Depuis janvier, les clients nous signalent en continu qu'ils craignent ou subissent déjà des perturbations de leurs chaînes d'approvisionnement en Chine. La situation est due à la forte imbrication de la Chine dans l'économie mondiale: toutes les industries achètent des composants clés, des pièces et des produits semi-finis en Chine. Si l'économie chinoise stagne, l'ensemble de l’activité globale d'une PME en souffre.

Dimension mondiale de la crise actuelle.

Ses effets sont déjà bien visibles. En conséquence, nous avons complété nos services pour les PME internationales en les adaptant à leurs besoins spécifiques en ces temps de crise. La stupeur est généralisée. Partout dans le monde, les grands salons industriels sont annulés, alors que la demande locale augmente, notamment dans les pays gravement touchés, et la contraction de la croissance économique mondiale devrait se faire sentir d’ici très peu de temps, de façon passagère mais significative.

Quelles sont les mesures à prendre dans la situation actuelle?

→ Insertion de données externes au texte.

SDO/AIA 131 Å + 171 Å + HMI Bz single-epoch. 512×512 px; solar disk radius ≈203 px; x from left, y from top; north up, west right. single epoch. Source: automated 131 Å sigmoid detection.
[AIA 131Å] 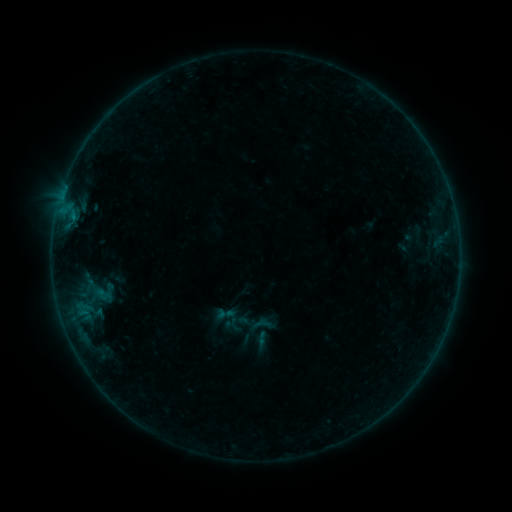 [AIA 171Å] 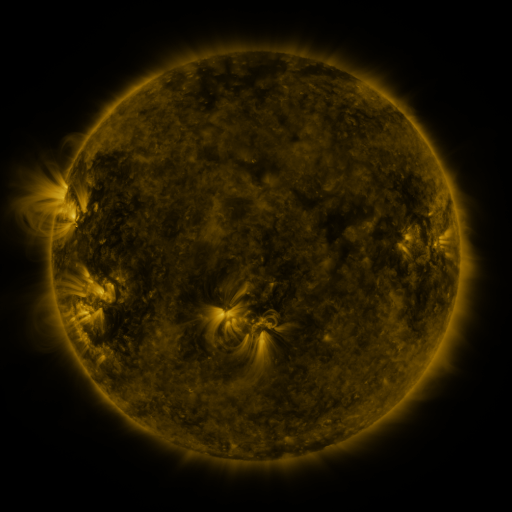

De nombreuses entreprises planchent actuellement sur la gestion des risques. Leur priorité consiste à assurer la sécurité de leurs collaborateurs et collaboratrices. En même temps, elles doivent mettre tout en œuvre pour assurer la pérennité de leurs activités. C’est la raison pour laquelle Switzerland Global Enterprise (S-GE) aide de nombreuses PME touchées par les perturbations des chaînes d'approvisionnement de Chine à trouver des sources d'approvisionnement alternatives. L'un des risques majeurs pour les entreprises est que la gestion de la crise ne leur permette plus de se concentrer sur leurs activités opérationnelles. Nous prônons donc une approche agile de la crise pour réussir à l’international sur la durée.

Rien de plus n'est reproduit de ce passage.